# Passage shown
----

The opinion of the court was delivered by: Thomas J. McAVOY, Senior United States District Judge
Plaintiffs move for reconsideration of this Court's August 17, 2007 Decision and Order [dkt. # 38] that affirmed the portion of Magistrate Judge's Peebles's June 21, 2007 Order that granted Defendants' motion to disqualify Plaintiffs' counsel, Ronald Benjamin, Esq. [dkt. # 27]. In the alternative, Plaintiffs ask the Court to certify the disqualification decision for an interlocutory appeal pursuant to 28 U.S.C. § 1292(b) and allow disqualified counsel an opportunity to discuss with Plaintiffs a plan for going "forward with retaining new counsel." See Pltf. Mem. L. p. 3.

----

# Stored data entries
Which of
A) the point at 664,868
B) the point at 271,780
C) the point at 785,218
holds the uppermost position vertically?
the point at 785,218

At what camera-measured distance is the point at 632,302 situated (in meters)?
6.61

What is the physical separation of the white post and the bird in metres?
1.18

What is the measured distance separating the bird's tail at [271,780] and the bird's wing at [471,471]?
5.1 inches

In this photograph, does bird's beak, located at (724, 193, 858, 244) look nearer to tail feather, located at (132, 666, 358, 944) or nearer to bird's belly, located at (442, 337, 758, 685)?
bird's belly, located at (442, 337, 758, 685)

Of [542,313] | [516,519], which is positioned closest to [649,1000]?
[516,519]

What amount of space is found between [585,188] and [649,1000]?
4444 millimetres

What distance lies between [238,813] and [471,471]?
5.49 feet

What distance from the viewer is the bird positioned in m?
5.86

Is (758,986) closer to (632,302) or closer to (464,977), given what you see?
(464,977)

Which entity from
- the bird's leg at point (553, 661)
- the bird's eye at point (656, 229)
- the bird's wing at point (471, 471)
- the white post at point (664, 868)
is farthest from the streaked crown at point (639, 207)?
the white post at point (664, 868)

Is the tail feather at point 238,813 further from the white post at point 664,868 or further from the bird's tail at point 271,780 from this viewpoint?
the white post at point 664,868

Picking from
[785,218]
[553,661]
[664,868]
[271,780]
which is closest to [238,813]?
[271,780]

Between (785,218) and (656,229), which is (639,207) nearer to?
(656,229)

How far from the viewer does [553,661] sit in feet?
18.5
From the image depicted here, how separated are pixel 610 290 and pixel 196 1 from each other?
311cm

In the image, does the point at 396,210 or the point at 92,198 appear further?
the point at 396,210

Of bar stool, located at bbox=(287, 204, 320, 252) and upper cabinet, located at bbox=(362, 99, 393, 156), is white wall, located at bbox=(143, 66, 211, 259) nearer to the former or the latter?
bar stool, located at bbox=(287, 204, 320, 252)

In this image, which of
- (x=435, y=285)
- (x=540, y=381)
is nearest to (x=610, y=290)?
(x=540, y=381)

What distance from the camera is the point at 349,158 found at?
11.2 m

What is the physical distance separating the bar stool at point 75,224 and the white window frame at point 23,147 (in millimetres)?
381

----

# Required work
According to the court opinion excerpt, which attorney did the Defendants' motion seek to disqualify?

# Task solution
Ronald Benjamin, Esq., counsel for the Plaintiffs.